I have a moto ski 440 thats in really good shape. It has the bsa motor in it and very low mileage like under 600. I was thinking about selling it but don't know how much to ask for it. I looked on ebay to try and find one similar but no luck. Anyone have any idea of value or where to look for price. thanks in advance.


----------



## Crazy Axe (Mar 11, 2007)

what year and how clean is it? most of the time you can find a good vintage sled all restored for around 500 if you look hard enough and don't care about WHAT exactly it is.. Now some guys want the same exact sled they had as a kid so they are looking for that particular one and will pay more for it.
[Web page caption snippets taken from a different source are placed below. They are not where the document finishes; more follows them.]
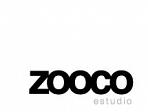 Zooco Estudio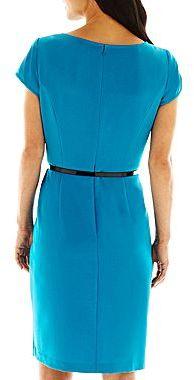 JCPenney 9 & Co.® Waist-Detail Peplum Dress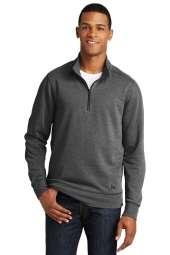 New Era Tri-Blend Fleece 1/4-Zip Pullover. NEA512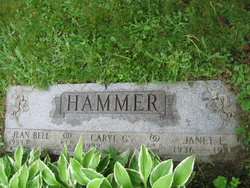 Janet E. Hammer
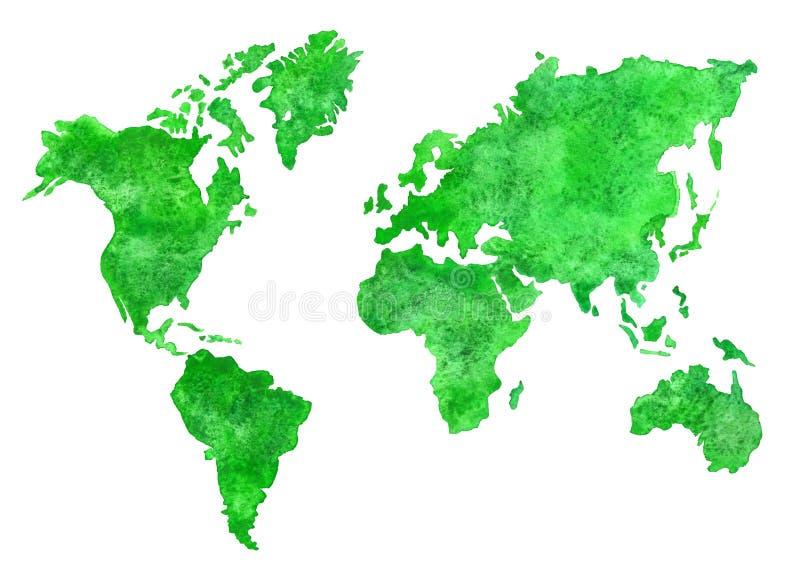 Зеленая карта акварели иллюстрация вектора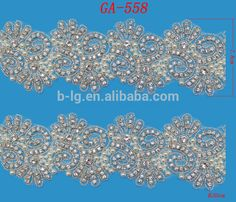Bailange long customized size pearl rhinestone trimmings GA-558, View customized size rhinestone trimmings, Bailange Product Details from Guangzhou City Haizhu Dist. Fengyang Bailange Clothing Ingredients Firm on Alibaba.com
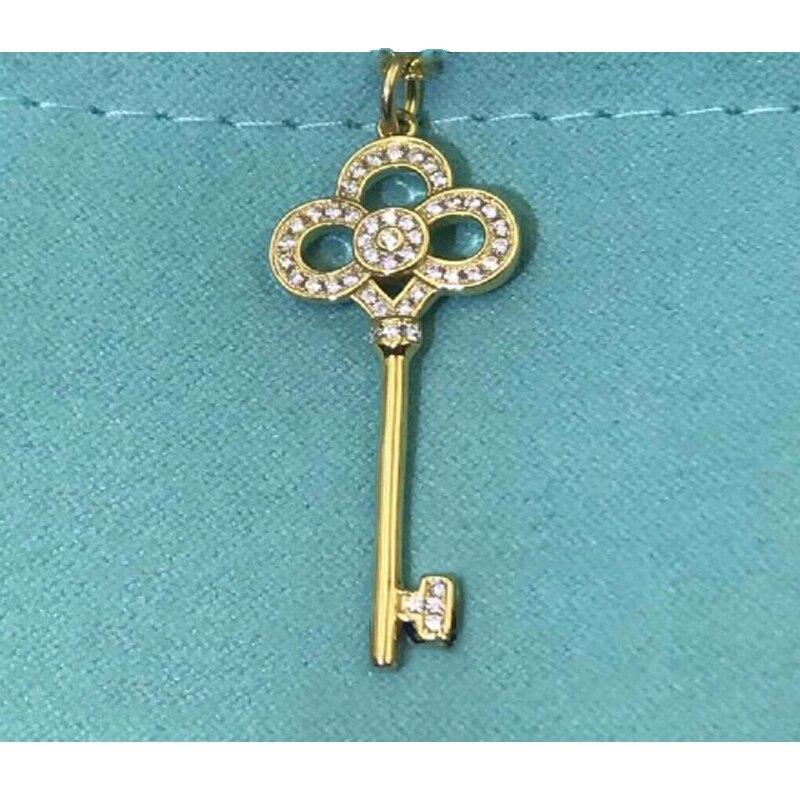 Купить 1: 1 оригинальная модель s925 кулон для женщин модное ожерелье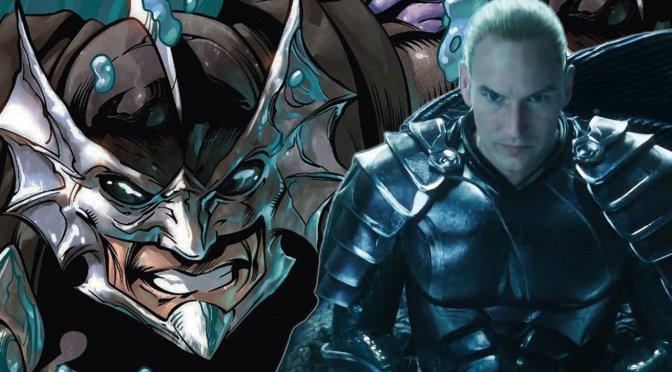 Patrick Wilson já começou seu treinamento para Aquaman 2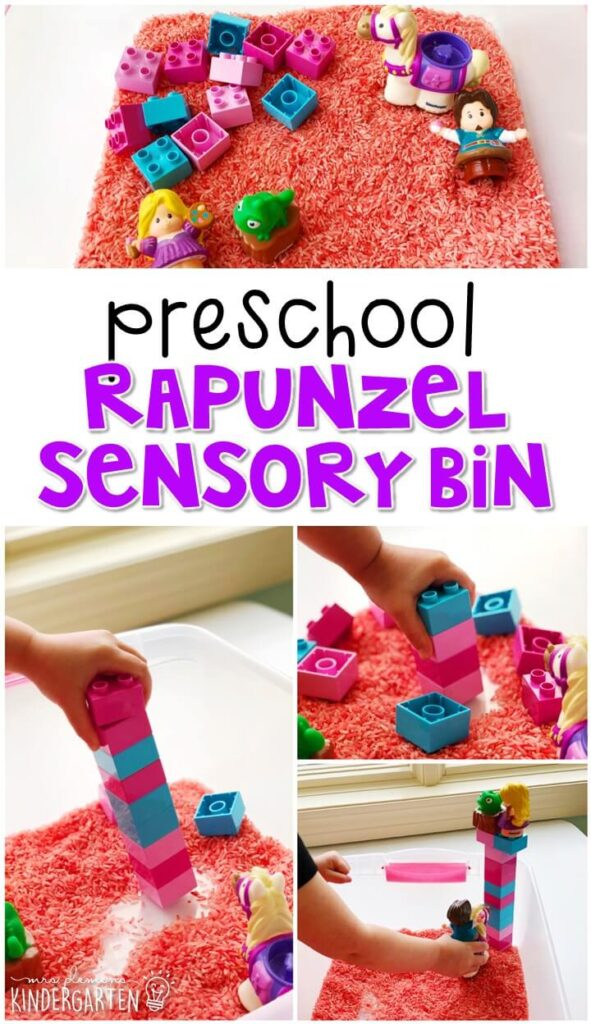 We LOVE this Rapunzel sensory bin. Perfect for exploration with a fairy tale theme in tot school, preschool, or even kindergarten!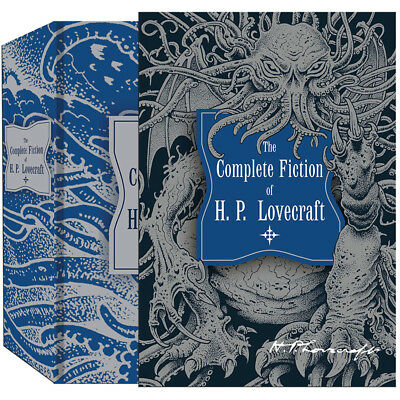 The Complete Fiction of H. P. Lovecraft Deluxe Editions Gift Set Hardback Pack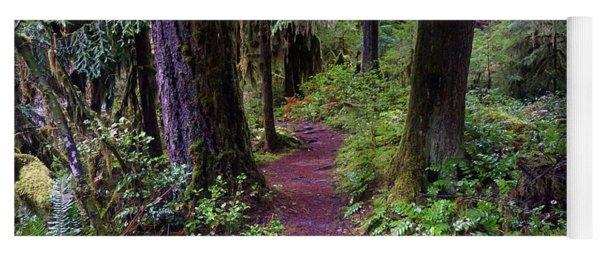 Cedar Creek Trail #3 Yoga Mat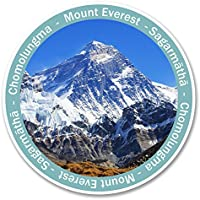 # 6138montagna Monte Everest adesivi per auto/Laptop/Viaggi bagagli, regalo, 2x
Really it's going to depend on year and condition. Post detailed pics of it and ask I dunno maybe 800 and if you don't get any bites in a week, drop the price.. Also maybe rent a compression tester from an auto parts store and check compression on it. Good cylinders are usually around 120psi but vary between motors. Good luck!!


----------



## HUBBHUNTER (Aug 8, 2007)

The first sleds my dad bought when we had our cabin around lake city were a 1970 motoski 340 and 1971 400, this was around 1994 I believe. The suspension on the 400 was blown but engine ran like a raped ape, until I blew it up. :lol:

During high school I took the motor off the 340 and put it on a go cart, it wasn't the safest rig but we sure had fun for a while.


----------